Dass Joanne sich innerlich bereits auf eine tragische und schockierende Geschichte eingestellt hat, hilft ihr im Nachhinein wenig. Gums Erzählung lässt ihren Magen sich umdrehen und wirbelt in ihrem Kopf einen ganzen Sturm an Empfindungen auf, sodass sie sich mit einer Hand am Tisch stützen muss. Wäre die Beleuchtung in der Hütte besser, wäre es leicht zu erkennen, wie der ohnehin helle Teint der junge Frau sich in richtige Blässe verwandelt.
Dabei sind es nicht nur die Schrecknisse, die der Familie des Alten widerfahren sind, die sie so tief erschüttern; auch der verbitterte Zorn des Mannes auf die Peiniger seiner Lieben, ja auf die ganze aundairische Nation machen es der Edelfrau zu schaffen. Die Gelehrte ist keine verblendete Patriotin, die Missetaten ihrer Landsleute leugnen würde, doch der Umstand, dass sie gerade einem Opfer ebendieser Greuel gegenüber steht, macht es ihr nicht einfacher, sich ihrer Haltung klar zu werden.
"Eine zweite Klage wünscht er uns auf den Hals, wo doch gerade Karrnath nicht für seine saubere Kriegsführung bekannt ist!" Die Augen der Theologin richten sich eher verstohlen auf Talen, während sie einige scharfe Worte der Verteidigung herunterschluckt. Die trockende Theorie aus den Ethikvorlesungen hilft ihr gerade nicht weiter, merkt die Studentin.

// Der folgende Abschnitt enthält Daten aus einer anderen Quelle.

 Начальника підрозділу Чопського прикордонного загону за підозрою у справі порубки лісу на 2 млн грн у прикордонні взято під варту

"Seien wir ehrlich, mein Herr, jede Armee des Letzten Krieges hat die Schuld für unzählige Kriegsverbrechen auf sich geladen. Es wäre nicht gerecht, ein ganzes Land für die Ehrlosigkeit und Grausamkeit seiner Soldaten oder einzelner Offiziere zu verurteilen. Ich bin mir sicher, dass mach ein Aundairer eine Bürde tragen muss, die der Euren gleicht, dennoch wünsche ich Eurem Land nicht den Untergang," erwidert Joanne dem Friedhofswärter zunächst doch etwas schroff, als unbewußte Abwehrreaktion gegen den eigentlichen Schrecken.
"Bei den Neun, benimm dich nicht wie ein ungezogenes Bauerngör, Joanne Josephine!," scheltet sie sich gleich in Gedanken, "haben die Götter dich nicht Vergeben und Geduld gelehrt? Wie willst du dieser verlorenen, gequälten Seele jemals den Glauben wieder zurückbringen, wenn du Ignoranz mit Verblendung begegnest?"

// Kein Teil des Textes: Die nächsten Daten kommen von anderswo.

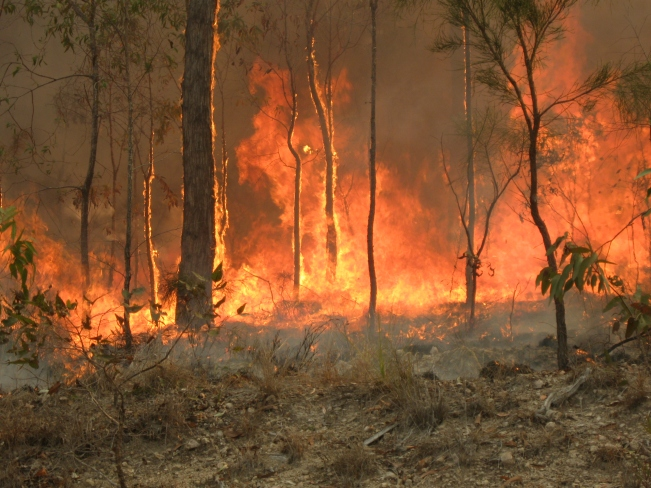 Bush_fire_at_Captain_Creek_central_Queensland_Australia.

Hinter Gums Rücken tastet die Hand der Götterdienerin nach der Talens, und die Adlige spricht erneut zum trunksüchtigen alten Mann, diesmal mit Milde und Wärme in der Stimme. "Bitte vergebt mir meine harten Worte. Ich hoffe, die Neun mögen mir diese Anmaßung ebenfalls verzeihen. Ihr habt mein aufrichtiges Beileid, für das was Euch und Eurer Familie zugestoßen ist, Herr Brocker. Eure Geschichte hat mich tief getroffen. Auch wenn ich den Krieg nie so hautnah erlebt habe wie Ihr, verabscheue ich diese Barbarei und Unbarmherzigkeit zutiefst, und kann nicht umhin, Mitschuld an Eurem Elend zu verspüren, selbst wenn weder ich selbst, noch mein älterer Bruder, noch meine Eltern jemals an den Frontkämpfen teilgenommen haben. Wenn Ihr dies wünscht, werde ich beten, dass der Frieden Eurer Lieben auf ewig ungestört bleibt. Doch auch Euch möchte ich nach meinen bescheidenen Kräften helfen, mag es auch niemals Euer Leid ungeschehen machen." Die Aundairerin macht eine kurze Pause, und als sie wieder das Wort aufnimmt, spricht die Theologin aus ihr: "Dort wo die Neun walten, walten auch stets die Sechs. In großer Not mag es den meisten leichter fallen, dem steten Ruf der Sechs zu folgen, und wenn sich viele ihrem Weg hingeben, überschatten sie mitunter die Macht und Güte der Heerschar. Niemals aber ist der Schattenschleier stärker, als das Licht, die Reinheit, die er zu bekämpfen sucht. Der Zweifel, die Verzweiflung, sind die Waffe der Dunklen, doch es ist kein Schwert, das den Schild des wahren Glaubens zu durchdringen vermag. Die Neun haben Euch nicht verlassen, mein Herr, sie sind jeden Augenblick da, mit ihrer Weisheit, Vergebung und Güte. Bitte sagt uns, wenn wir etwas für Euch tun können, Euch ein Zeichen der göttlichen Zuwendung geben. Wir hören Euch auch weiterhin gerne zu, wenn Ihr uns noch mehr mitteilen möchtet," versichert die Studentin dem Alten und drückt Talens Hand etwas fester.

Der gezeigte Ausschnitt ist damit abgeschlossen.